I would hit them all up and see which one will step up. Maybe someone will help out with the shipping giving your situation and what you guys are doing for us. Thank you all for what you do.


----------



## IntegrityArcher (Feb 23, 2010)

*Rinehart 3-D targets*

I live here in WI just north of Janesville, WI where Rinehart is located. I emailed them asking what they can do. I think their new Rhinoblock would be great. Pretty compact to ship too! Here's a link http://www.rinehart3-d.com/images/news/rhinoblock.jpg

I'll let you know if they email me back with anything.
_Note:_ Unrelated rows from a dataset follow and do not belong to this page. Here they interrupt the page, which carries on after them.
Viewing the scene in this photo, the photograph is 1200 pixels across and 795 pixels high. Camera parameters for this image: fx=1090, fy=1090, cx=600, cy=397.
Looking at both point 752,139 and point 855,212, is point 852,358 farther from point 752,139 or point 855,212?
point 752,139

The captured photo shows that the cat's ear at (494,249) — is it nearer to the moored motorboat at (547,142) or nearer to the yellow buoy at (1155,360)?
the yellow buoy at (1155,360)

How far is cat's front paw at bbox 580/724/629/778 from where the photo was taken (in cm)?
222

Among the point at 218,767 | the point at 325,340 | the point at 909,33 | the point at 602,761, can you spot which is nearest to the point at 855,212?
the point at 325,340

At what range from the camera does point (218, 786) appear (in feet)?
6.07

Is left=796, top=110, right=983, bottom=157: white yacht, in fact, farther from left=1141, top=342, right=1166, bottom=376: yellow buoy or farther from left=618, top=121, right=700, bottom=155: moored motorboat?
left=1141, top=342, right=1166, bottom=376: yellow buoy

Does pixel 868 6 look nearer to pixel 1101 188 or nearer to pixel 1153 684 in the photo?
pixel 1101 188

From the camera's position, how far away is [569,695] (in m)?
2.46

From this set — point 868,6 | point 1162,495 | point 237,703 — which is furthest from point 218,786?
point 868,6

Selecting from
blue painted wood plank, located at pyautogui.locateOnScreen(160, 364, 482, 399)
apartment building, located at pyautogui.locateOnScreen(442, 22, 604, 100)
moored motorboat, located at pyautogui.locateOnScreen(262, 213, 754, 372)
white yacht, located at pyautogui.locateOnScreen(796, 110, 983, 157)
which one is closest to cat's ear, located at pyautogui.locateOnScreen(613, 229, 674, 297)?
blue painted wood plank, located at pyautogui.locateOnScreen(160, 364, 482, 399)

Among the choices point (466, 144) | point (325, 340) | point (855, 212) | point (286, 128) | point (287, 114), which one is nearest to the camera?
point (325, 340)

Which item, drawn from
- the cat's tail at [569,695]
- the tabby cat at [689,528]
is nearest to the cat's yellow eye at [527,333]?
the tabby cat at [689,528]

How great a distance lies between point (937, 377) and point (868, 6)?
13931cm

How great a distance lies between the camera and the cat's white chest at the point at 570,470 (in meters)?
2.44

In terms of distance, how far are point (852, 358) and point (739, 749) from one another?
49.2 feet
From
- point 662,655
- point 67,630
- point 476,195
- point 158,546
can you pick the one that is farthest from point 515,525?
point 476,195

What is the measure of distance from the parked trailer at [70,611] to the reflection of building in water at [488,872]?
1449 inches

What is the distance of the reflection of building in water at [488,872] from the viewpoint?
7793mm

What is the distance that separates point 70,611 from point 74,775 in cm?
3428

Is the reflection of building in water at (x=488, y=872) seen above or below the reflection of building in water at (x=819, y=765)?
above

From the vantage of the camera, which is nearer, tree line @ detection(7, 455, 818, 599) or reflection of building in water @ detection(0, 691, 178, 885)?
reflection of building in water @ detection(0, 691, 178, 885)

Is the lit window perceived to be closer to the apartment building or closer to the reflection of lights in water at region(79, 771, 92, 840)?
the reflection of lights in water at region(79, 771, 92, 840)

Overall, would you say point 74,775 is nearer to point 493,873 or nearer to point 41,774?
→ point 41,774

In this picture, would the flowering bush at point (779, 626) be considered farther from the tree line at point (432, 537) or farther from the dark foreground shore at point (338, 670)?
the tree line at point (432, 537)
Thanks for serving. It doesn't go unappreciated.


----------



## Supermag1 (Jun 11, 2009)

You could probably get R&Ws for the price of a discounted Rinehart or McKenzie.


----------



## ryan76chev (Jan 12, 2006)

Hey thanks for all the replies, I was away from a comp for a bit. It looks like we all may just end up buying 1 each whether its block type targets or 3d, thanks the for the replies and the support! :darkbeer:


----------



## STUDENT-ARCHER (Jun 26, 2009)

not trying to be a smart a**, but anyone ever try a sand bag target?


----------



## MichiganMark170 (Apr 27, 2010)

I have some used 3-D targets you boys can have for free. I'll make sure to pick through and get you the ones with plenty of shots left in them. I'll talk to the proshop owner tomorrow and let ya know. Send me an email at [email protected] and let me know what you boys are looking for. I have family and friends who currently are serving or have served so i'll try to hook you up with whatever you need. Just shoot me an email and we'll get to business and get you guys shooting ASAP. --Michigan Mark


----------



## gunnertrip50 (May 11, 2010)

*Wow*

Hey mark way to go. before they can thank you, let me. that is a great thing your doing. any piece of home you can bring them will help more then most will ever know. Hunting may be different after the sand box but target shooting will never change....


----------



## DDULEY (Nov 28, 2007)

I work for FEDX and we are in Iraq, send me some more info on where you would want these sent and I will see what we can do!
Dennis D


----------



## Kevrod3 (Mar 1, 2010)

*Thats awesome*

dude michigan mark your a good man! i hope those guys get em soon and maybe there Lt. will let them stick a couple of insurgents!


----------



## carlosii (Feb 25, 2007)

Rinehart had several used and blemished targets at Bedford at really discounted prices. Might get them to donate a couple. Just wish I'd bought one. They had been used at the NASP shoot down at Orlando's Walt Disney World.


----------